** Start of Data shown **
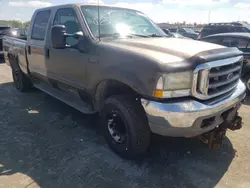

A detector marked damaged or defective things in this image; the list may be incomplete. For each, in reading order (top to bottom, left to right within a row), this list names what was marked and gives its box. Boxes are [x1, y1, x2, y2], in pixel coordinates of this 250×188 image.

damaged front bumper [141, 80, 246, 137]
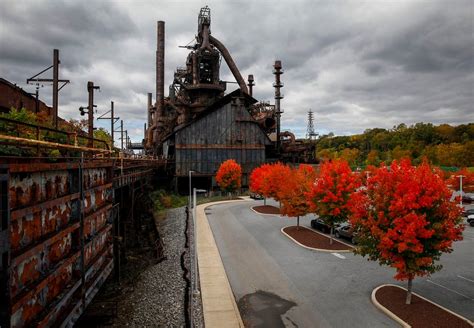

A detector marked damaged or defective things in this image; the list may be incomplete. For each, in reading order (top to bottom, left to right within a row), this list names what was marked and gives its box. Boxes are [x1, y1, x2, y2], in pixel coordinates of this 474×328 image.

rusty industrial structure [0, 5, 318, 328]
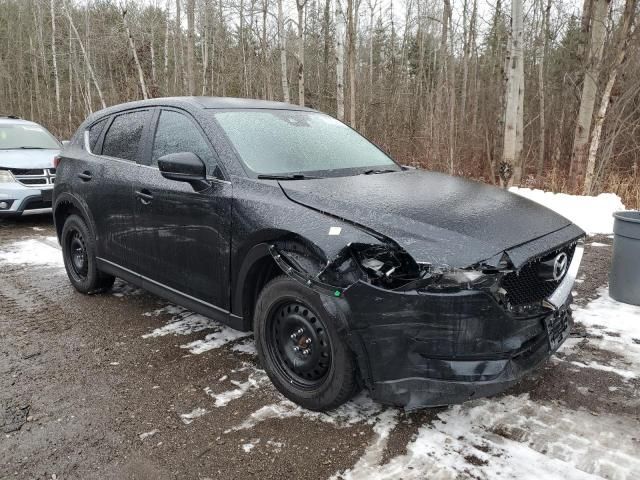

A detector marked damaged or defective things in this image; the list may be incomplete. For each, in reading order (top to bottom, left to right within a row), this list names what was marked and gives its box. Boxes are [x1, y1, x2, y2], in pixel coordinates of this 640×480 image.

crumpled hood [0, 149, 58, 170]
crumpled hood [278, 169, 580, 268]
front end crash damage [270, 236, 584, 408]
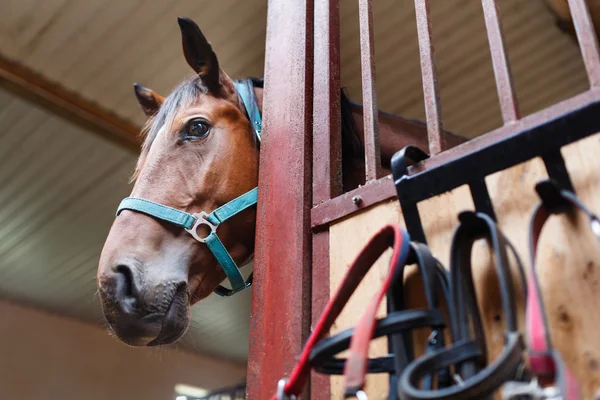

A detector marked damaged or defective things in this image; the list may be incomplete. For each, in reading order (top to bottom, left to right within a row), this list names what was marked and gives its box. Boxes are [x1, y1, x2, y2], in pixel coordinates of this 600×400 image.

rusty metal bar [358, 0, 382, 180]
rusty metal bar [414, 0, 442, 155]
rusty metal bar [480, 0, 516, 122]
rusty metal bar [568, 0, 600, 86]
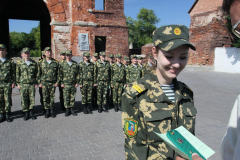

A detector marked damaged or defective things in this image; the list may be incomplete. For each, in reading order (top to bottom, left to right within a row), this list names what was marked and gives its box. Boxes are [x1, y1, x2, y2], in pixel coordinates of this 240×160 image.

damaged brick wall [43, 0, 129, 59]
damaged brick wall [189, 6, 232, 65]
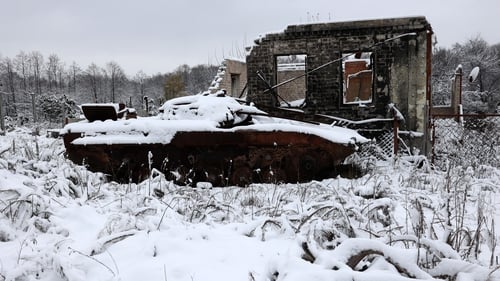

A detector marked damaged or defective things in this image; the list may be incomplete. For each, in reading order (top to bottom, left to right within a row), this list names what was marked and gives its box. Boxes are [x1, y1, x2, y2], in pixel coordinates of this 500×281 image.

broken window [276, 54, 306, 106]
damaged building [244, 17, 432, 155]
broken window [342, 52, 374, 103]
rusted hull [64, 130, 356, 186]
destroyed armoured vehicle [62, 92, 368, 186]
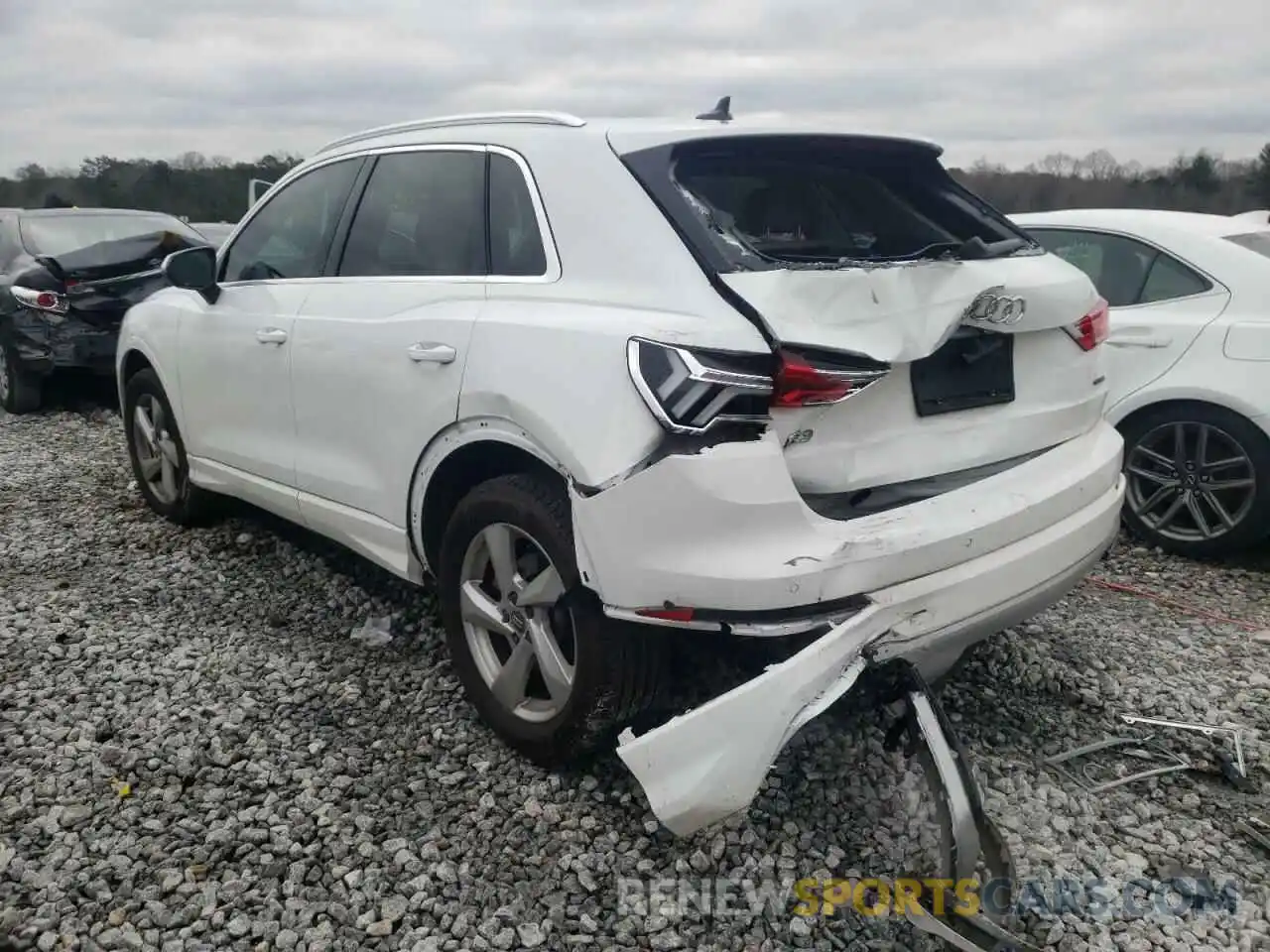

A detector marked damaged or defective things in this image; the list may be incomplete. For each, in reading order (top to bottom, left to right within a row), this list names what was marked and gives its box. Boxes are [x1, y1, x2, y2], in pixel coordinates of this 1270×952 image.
** End of Data shown **
Objective
Copy out every line of the material above word for word, leaving out the pictures.

Output for this exercise
A detector marked damaged or defective things in this image; the list may be incomplete. For each, in reading order (top to bottom, left to right within a row), this list names what was marked and gives its box. Boxes are [x1, y1, x2, y2], in pixel coordinates of this 250×188 image.

damaged front bumper [141, 80, 246, 137]

A detector marked damaged or defective things in this image; the list may be incomplete. For each, in reading order (top to bottom, left to right within a row), this list names what was marked and gives its box. Boxes are [x1, y1, x2, y2], in pixel coordinates of this 474×328 image.

rusty industrial structure [0, 5, 318, 328]

A detector marked damaged or defective things in this image; the list may be incomplete. For each, in reading order (top to bottom, left to right within a row), this list names what was marked and gives its box. Boxes are [x1, y1, x2, y2], in pixel coordinates of this 640×480 image.

crumpled hood [0, 149, 58, 170]
crumpled hood [278, 169, 580, 268]
front end crash damage [270, 236, 584, 408]

A detector marked damaged or defective things in this image; the list may be incomplete. For each, in reading order (top to bottom, left to right within a row), this list names what was marked and gives its box. Boxes are [x1, y1, x2, y2], in pixel coordinates of this 600×400 image.

rusty metal bar [358, 0, 382, 180]
rusty metal bar [414, 0, 442, 155]
rusty metal bar [480, 0, 516, 122]
rusty metal bar [568, 0, 600, 86]

A detector marked damaged or defective things in this image; the list may be incomplete. For each, in reading order (top to bottom, left to right within a row), this list names what was marked and gives its box. Boxes are [x1, y1, x2, y2], in pixel coordinates of this 240×160 image.

damaged brick wall [43, 0, 129, 59]
damaged brick wall [189, 6, 232, 65]

A detector marked damaged or defective things in this image; the list may be incomplete. For each, in reading order (top to bottom, left to right within a row), this list names what was marked and gives its box. Boxes are [x1, y1, x2, y2], in pixel coordinates of this 500×281 image.

broken window [276, 54, 306, 106]
damaged building [244, 17, 432, 155]
broken window [342, 52, 374, 103]
rusted hull [64, 130, 356, 186]
destroyed armoured vehicle [62, 92, 368, 186]

A detector marked damaged or defective things in this image; the list may be incomplete. For each, in reading order (top to bottom, left to right within a row), this list names what was marked and gives its box. Boxes are [x1, y1, x2, y2], in pixel coordinates of this 1270×952 image.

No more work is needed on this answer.